ASSIGNMENT:
The task for the listing below is to write out exactly the lines starting at the one containing "Albert & Jennifer" and ending at the one containing "Boek cover De", both included. Pictures are to be omitted.

DATA SECTION:

=-=-=

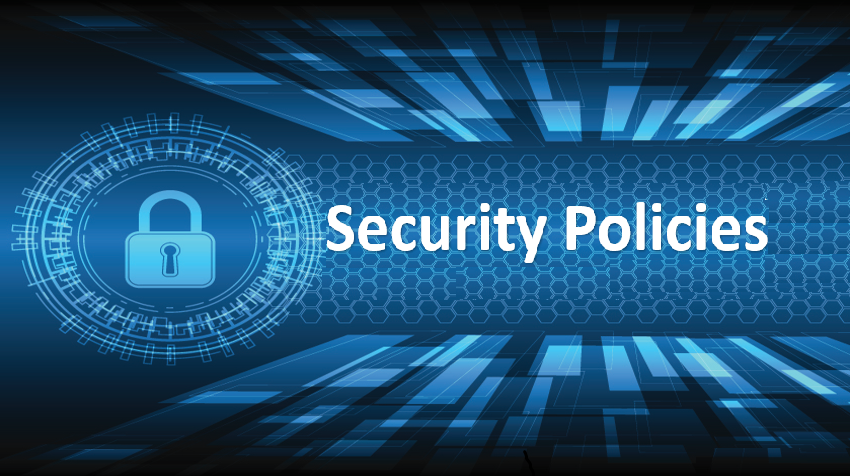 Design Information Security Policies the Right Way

=-=-=

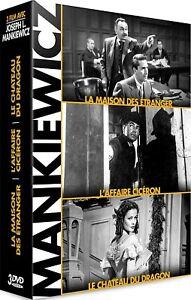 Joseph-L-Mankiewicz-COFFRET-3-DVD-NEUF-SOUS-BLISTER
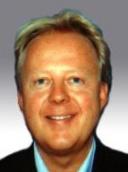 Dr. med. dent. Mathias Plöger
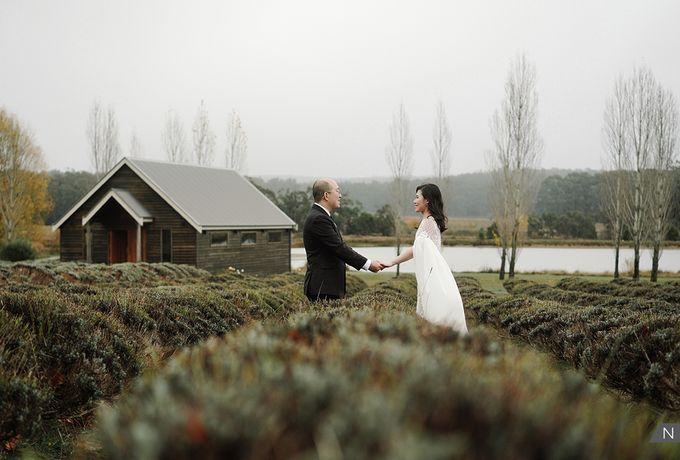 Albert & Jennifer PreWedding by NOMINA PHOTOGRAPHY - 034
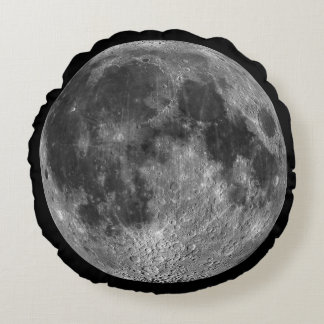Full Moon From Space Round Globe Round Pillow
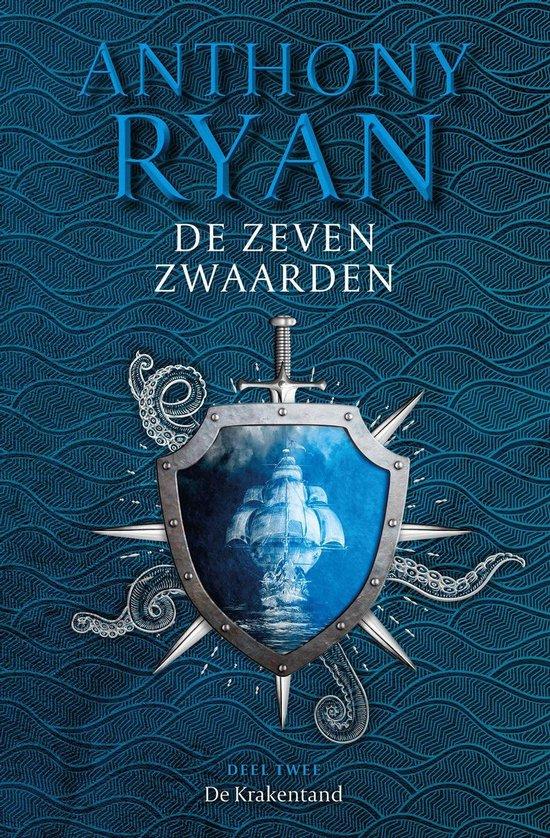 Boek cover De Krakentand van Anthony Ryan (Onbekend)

=-=-=

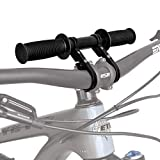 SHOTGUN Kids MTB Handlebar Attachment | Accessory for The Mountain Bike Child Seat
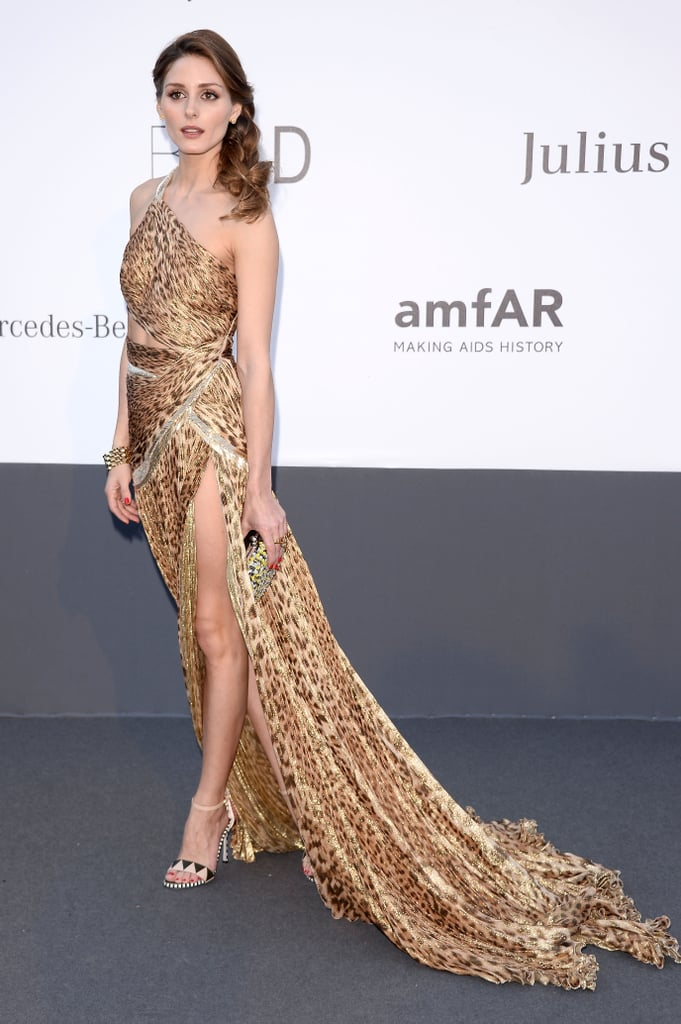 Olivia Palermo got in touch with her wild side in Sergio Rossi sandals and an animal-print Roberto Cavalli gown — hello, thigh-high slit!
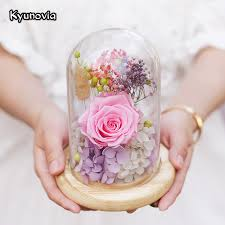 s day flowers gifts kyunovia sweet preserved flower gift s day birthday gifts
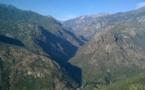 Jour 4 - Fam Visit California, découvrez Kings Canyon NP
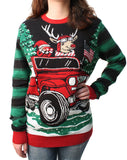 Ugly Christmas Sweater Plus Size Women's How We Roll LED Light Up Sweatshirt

=-=-=

EXERCISE OUTPUT:
 Albert & Jennifer PreWedding by NOMINA PHOTOGRAPHY - 034
Full Moon From Space Round Globe Round Pillow
 Boek cover De Krakentand van Anthony Ryan (Onbekend)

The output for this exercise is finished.